▶ Task: Leave out the pictures and copy the remaining records exactly.

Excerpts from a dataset
+-------+

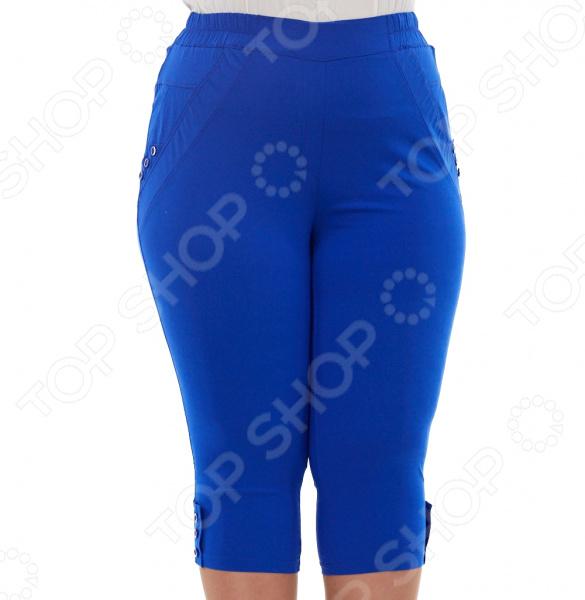 Капри Blagof Женское очарование незаменимая вещь в женском гардеробе, которая будет отлично сочетаться практически с любой одеждой. Благодаря грамотному покрою они скроют несовершенства, подчеркивая только достоинства фигуры. Капри прекрасно подойдут для прогулок и отдыха.  Эластичная ткань изделия визуально уменьшает ваш размер.  Пояс на резинке обеспечивает комфортную посадку.  Брючины декорированы пуговицами в тон изделия.  По бокам имитация карманов, также украшенная пуговицами.  На фотографии модель представлена в сочетании с блузой Маркиза . Капри сшиты из приятной эластичной ткани, состоящей на 60 из вискозы, на 20 из полиэстера и на 20 из эластана. Материал не линяет, не скатывается, формы от стирки не теряет.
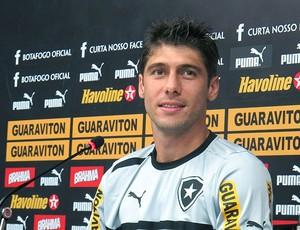 Fellype Gabriel na coletiva do Botafogo (Foto: Fred Huber / Globoesporte.com)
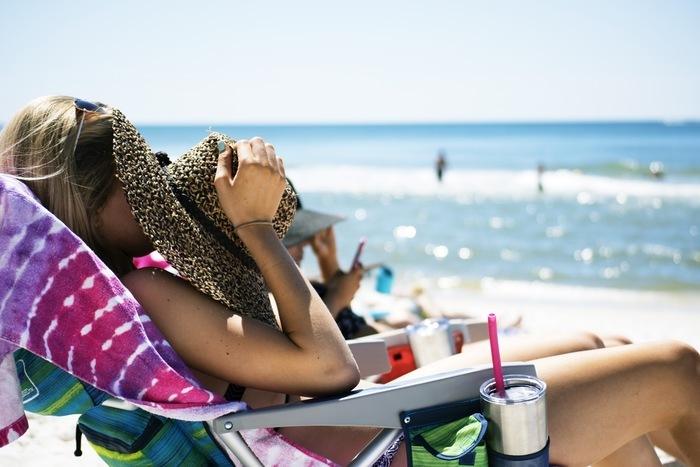 夏のプールや海はとっても楽しいけれど、プールや海水には、塩素や塩分が含まれているので、乾燥やきしみの原因につながってしまいます。濡れたままの髪は、とってもデリケートなので、プールや海へ行った後は、汚れをしっかり落として、ドライヤーできちんと乾かすことが大切です。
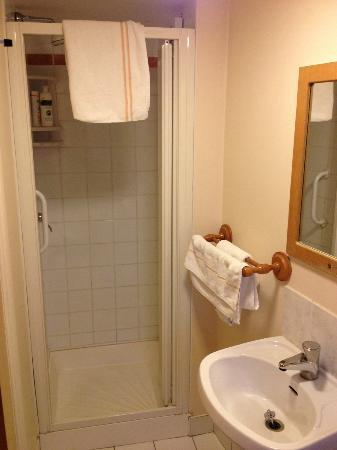 Tralee Townhouse: Bathroom - good shower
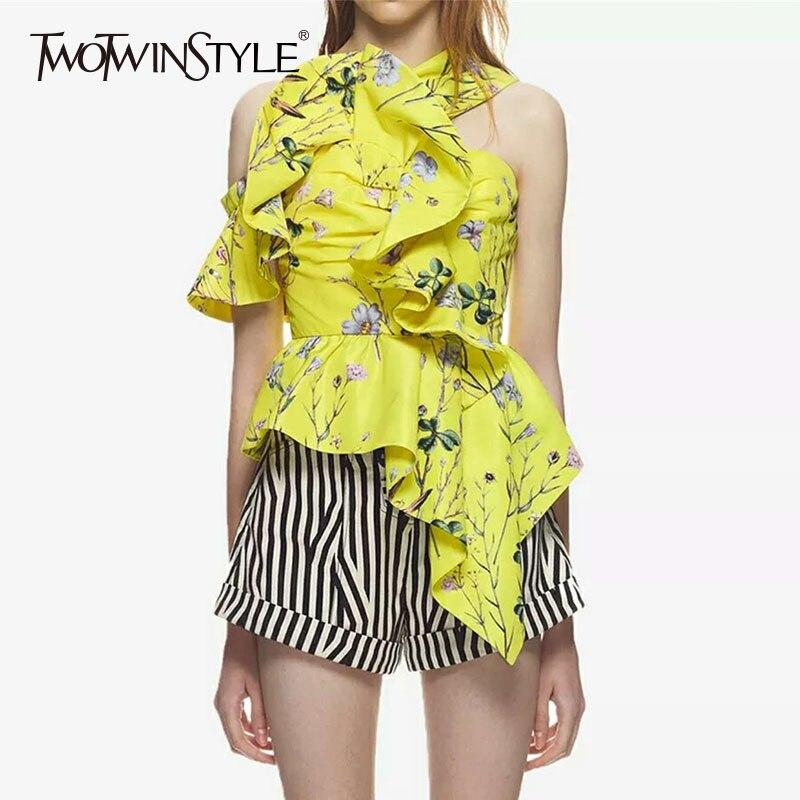 TWOTWINSTYLE мода печатных блузка с рюшами рубашка женская без рукавов Холтер Асимметричный блузки сексуальные топы Для женщин 2018 новые летние
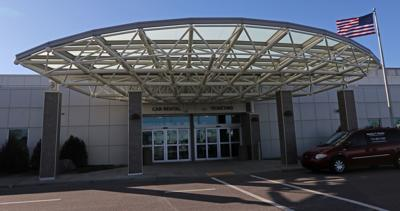 011019_dr_airport_10a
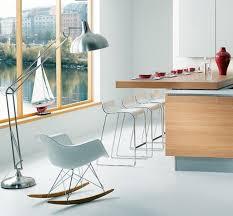 chaise pour plan de travail un plan de travail coulissant donnera plus d espace dans votre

+-------+

▶ Result of this task:
 Капри Blagof Женское очарование незаменимая вещь в женском гардеробе, которая будет отлично сочетаться практически с любой одеждой. Благодаря грамотному покрою они скроют несовершенства, подчеркивая только достоинства фигуры. Капри прекрасно подойдут для прогулок и отдыха.  Эластичная ткань изделия визуально уменьшает ваш размер.  Пояс на резинке обеспечивает комфортную посадку.  Брючины декорированы пуговицами в тон изделия.  По бокам имитация карманов, также украшенная пуговицами.  На фотографии модель представлена в сочетании с блузой Маркиза . Капри сшиты из приятной эластичной ткани, состоящей на 60 из вискозы, на 20 из полиэстера и на 20 из эластана. Материал не линяет, не скатывается, формы от стирки не теряет.
 Fellype Gabriel na coletiva do Botafogo (Foto: Fred Huber / Globoesporte.com)
 夏のプールや海はとっても楽しいけれど、プールや海水には、塩素や塩分が含まれているので、乾燥やきしみの原因につながってしまいます。濡れたままの髪は、とってもデリケートなので、プールや海へ行った後は、汚れをしっかり落として、ドライヤーできちんと乾かすことが大切です。
 Tralee Townhouse: Bathroom - good shower
 TWOTWINSTYLE мода печатных блузка с рюшами рубашка женская без рукавов Холтер Асимметричный блузки сексуальные топы Для женщин 2018 новые летние
 011019_dr_airport_10a
 chaise pour plan de travail un plan de travail coulissant donnera plus d espace dans votre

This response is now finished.